Satan's responsible because he brought about a chain of events that made mankind mortal in the first place, but then God is responsible as well since He is omnipotent.
I don't think that Steve Wells is wrong in compiling this list, but I do tend to think that there are more issues at stake here. It's complicated to decide what level of blame to assign to any group of parties involved. As I said somewhere in a previous comment on this blog, there's a differeence between God killing someone in retaliation for an act of violence and killing someone for gathering sticks on the sabbath (and killing for no apparent reason, on a number of occasions).
I feel like I hear a lot of atheists complain that it's cruel for God to allow babies to die, but when the Bible says He wiped out a nation because they were involved in ritualistic sacrifice of their children, I don't recall ever hearing any atheists saying, "Well, at least God did something about it that time, I guess." Did those people die because they were bad people and got what they deserved, or did they die because a neighboring nation hacked them to pieces with swords, or did they die because they were tempted by Satan to provoke the wrath of a just God, or did they die because God decided they ought to die? Answer: probably all of the above.

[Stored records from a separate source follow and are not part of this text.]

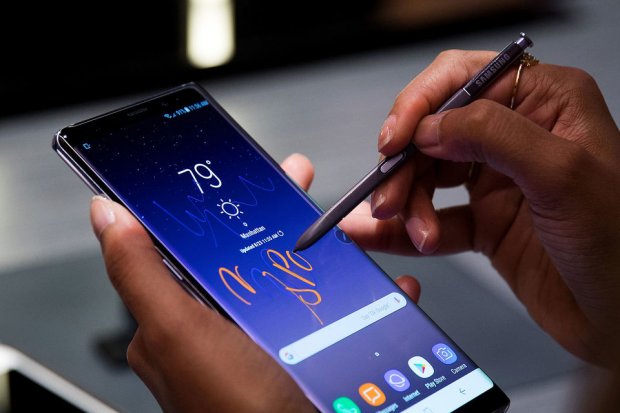 Samsung Galaxy Note 8'га нима учун кичикроқ аккумулятор ўрнатилгани маълум қилинди  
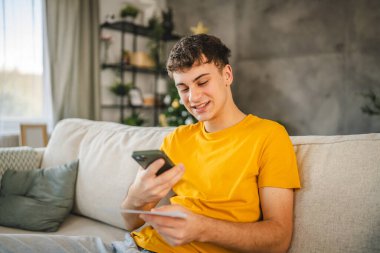 Yetişkin bir gencin evdeki cep telefonundan ulaşılamaz ödemesi var.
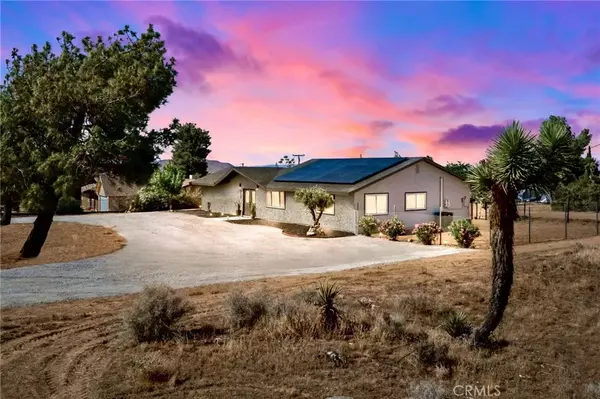 8215 Palomar Avenue, Yucca Valley, CA 92284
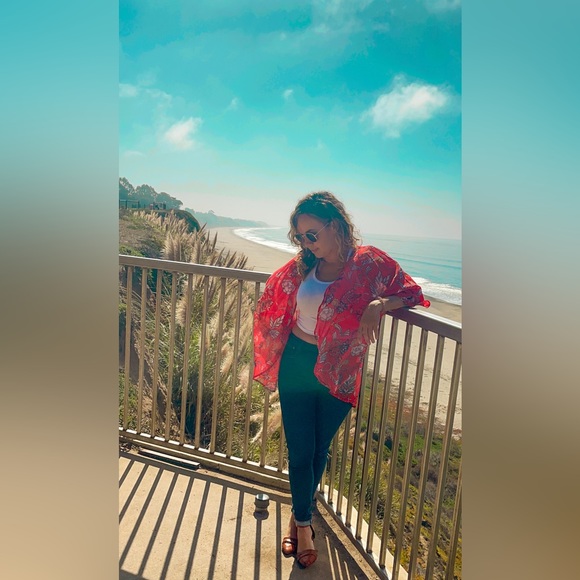 Meet your Posher, Senchal - Picture 1 of 1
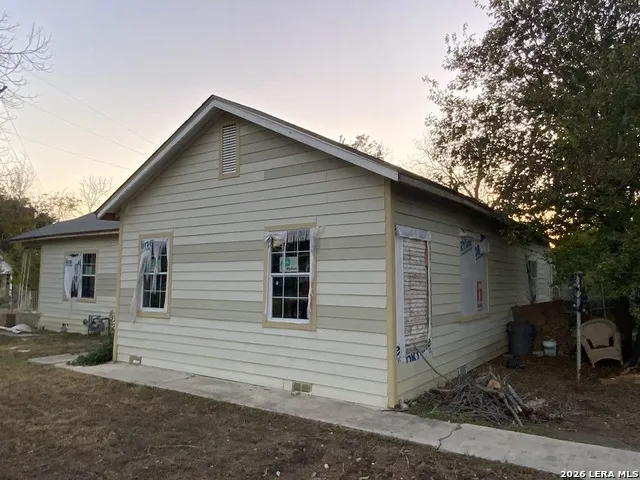 341&343 Avondale Ave San Antonio, TX 78223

Are you sure about the general consensus on the death penalty? I'd be curious as to what the stats really say. I'm sure there are many non-religious people who support the death penalty, and I know for a fact that there are plenty of Christians who oppose it. (I believe the official stance of the Catholic Church is anti-death penalty, for instance.)
But the main point is that so much of right and wrong and the laying of blame for things is a highly subjective process. (That's not to say that morality is subjective per se so much as people understand it differently.) If a majority of the people who support the death penalty think they are carrying out "God's will" by putting murderers to death, then does that mean that God has to take part of the blame, whether they are right or not? Maybe.
I was just hearing earlier today that there was a religious leader who claimed that there was a connection between hurricaine Katrina and a scheduled gay-pride parade in New Orleans. The person commenting on this pointed out that this was an odd assessment as the part of New Orleans in which the parade was to be held was one of the few parts of the city that was not flooded.
I get sort of tired some times--scratch that, a lot of the time when people take spurious connections between two events and attempt to divine the will of God from it. If Katrina was "judgment" on anything, I'd say it was judgment on our wrecking the environment through global warming; at least there's a reasonable natural causal connection there.
perhaps there isn't a biblical reference to god's hand in lot's wife's demise, but rumour has it someone turned her into a pillar of salt. that sounds uncomfortably permanent. +1 for god?
"+1 for god?"
Well, actually I'd already included her in my original body count. Lot's nameless wife was the first on the list.
Question for thought: should a perfect God tolerate evil people (keeping in mind that in God's view, anything less than perfect is evil)? And if He should tolerate evil people, is there a reason He shouldn't tolerate evil events?
to be fair, shouldn't god get -2 for the resurrection of lazarus & jesus?